[FEA]: Implement GPU friendly single-threaded sorting algorithms
Is this a duplicate?
- [x] I confirmed there appear to be no duplicate issues for this request and that I agree to the Code of Conduct
Area
libcu++
Is your feature request related to a problem? Please describe.
We currently do not expose cuda::std:: sorting algorithms, because they are commonly implemented through recursion and that might blow up the GPU stack.
We need to spend time to implement a proper GPU friendly, single-threaded implementation to expose
-
sort -
stable_sort -
nth_element -
inplace_merge
Describe the solution you'd like
There are a lot of nice sorting networks available, that are already in the libc++ implementation.
We should investigate if we can use some larger ones to properly implement a non-recursive sort on device
Note that we do not want to have implementation divergence between host and device
Also this is regarding serial algorithms. For parallel algorithms we will use the CUB backend
Describe alternatives you've considered
No response
Additional context
No response
Also this is regarding serial algorithms.

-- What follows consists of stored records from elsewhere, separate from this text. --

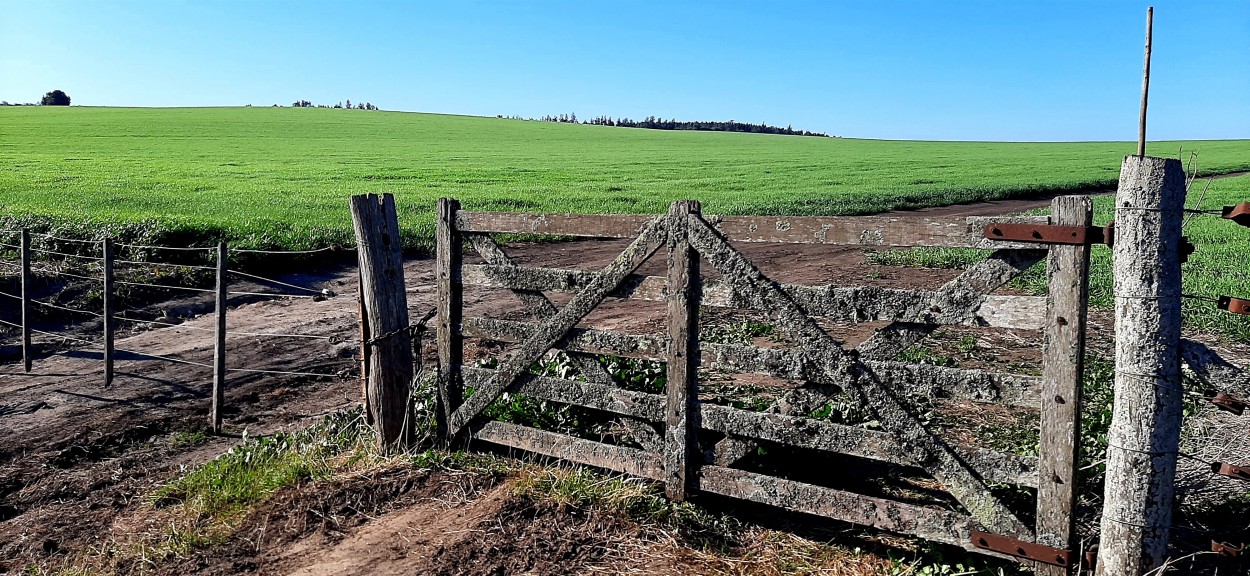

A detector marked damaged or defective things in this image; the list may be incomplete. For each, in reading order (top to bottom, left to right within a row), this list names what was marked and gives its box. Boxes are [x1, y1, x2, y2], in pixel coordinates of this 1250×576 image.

rusty metal hinge [1216, 202, 1248, 227]
rusty metal hinge [984, 222, 1112, 246]
rusty metal hinge [1216, 296, 1248, 316]
rusty metal hinge [1208, 392, 1248, 414]
rusty metal hinge [1208, 462, 1248, 480]
rusty metal hinge [964, 532, 1072, 568]
rusty metal hinge [1216, 540, 1240, 560]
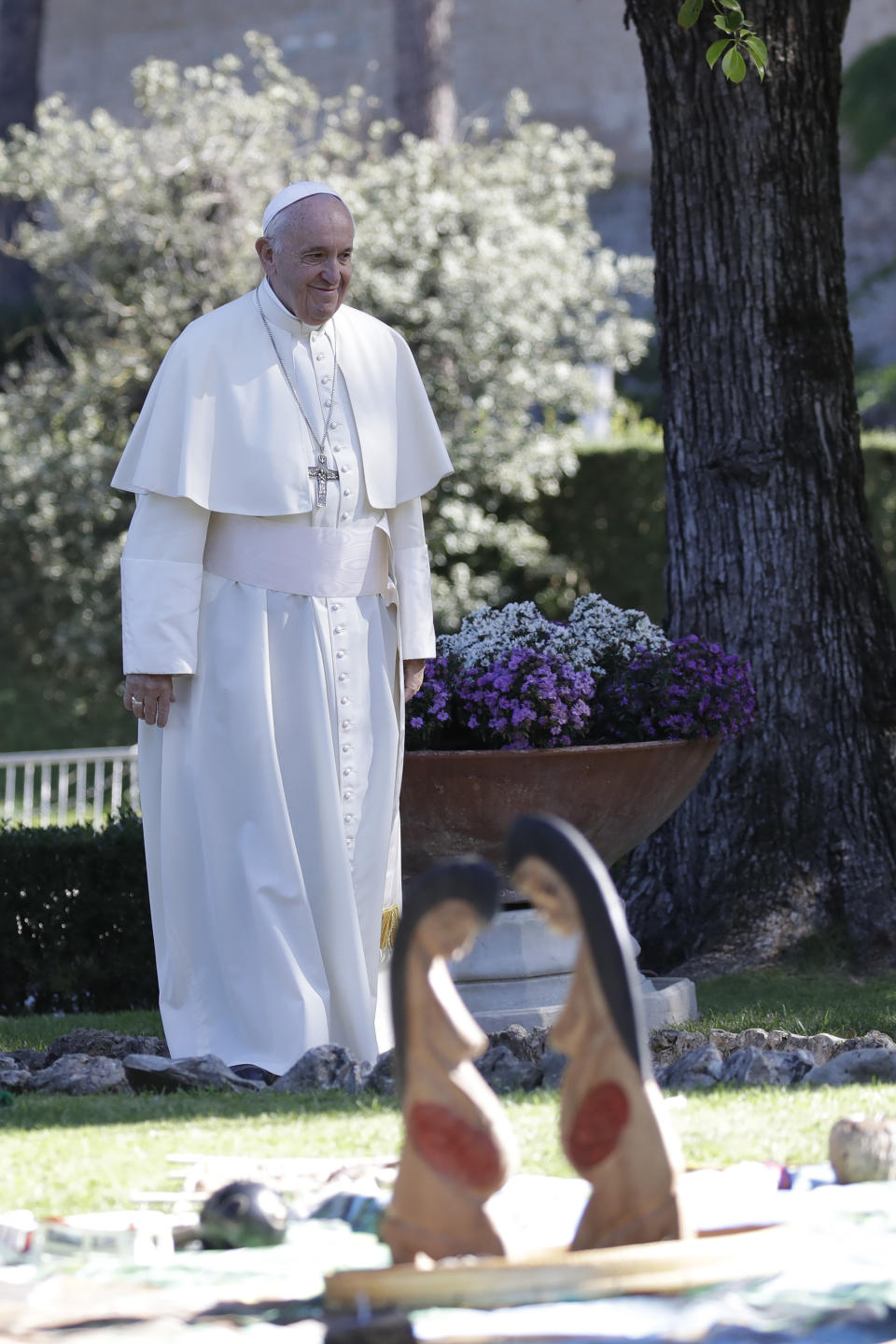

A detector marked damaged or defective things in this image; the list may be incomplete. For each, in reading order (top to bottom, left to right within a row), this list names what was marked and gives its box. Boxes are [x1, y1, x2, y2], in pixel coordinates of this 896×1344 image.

rusty metal planter bowl [399, 736, 720, 881]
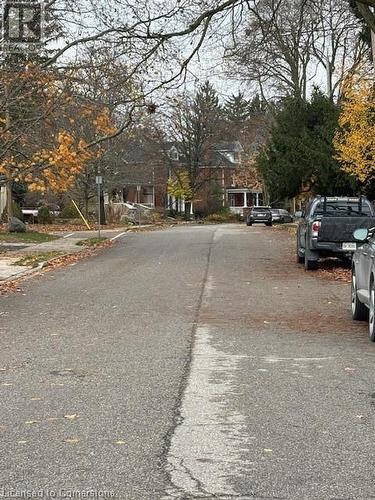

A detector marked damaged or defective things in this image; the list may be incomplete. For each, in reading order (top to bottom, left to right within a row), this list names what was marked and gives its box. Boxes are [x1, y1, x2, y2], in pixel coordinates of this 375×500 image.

cracked asphalt road [0, 227, 374, 500]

I think it's also likely that other threads in the same warp are also running a serial sort on their (different) data. So I think we are also looking for a sort algorithm that minimizes divergence among neighboring threads. Ideally, the control flow would not depend on the data being sorted, which brings us to sorting networks again.
That's how I imagine this:
template <int ItemsPerThread>
__global__ void kernel(int* data) {
data += (blockIdx.x * blockDim.x + threadIdx.x) * ItemsPerThread;
int items[ItemsPerThread];
for (int i = 0; i < ItemsPerThread; i++)
items[i] = data[i];
cuda::std::sort(items, items + ItemsPerThread); // each thread sorts it's own local data
...
}
Fun fact the current implementation already utilizes sorting networks of size 3, 4 and 5
I was looking for cuda::std::sort in this PR https://github.com/NVIDIA/cccl/pull/6585. I ended up using cuda::std::partial_sort on the full range for a statistical test. Would be great to replace this with proper sort.
Note that we do not want to have implementation divergence between host and device
This should not be a hard requirement. An optimal sequential sort may very well be different on a CPU vs GPU thread.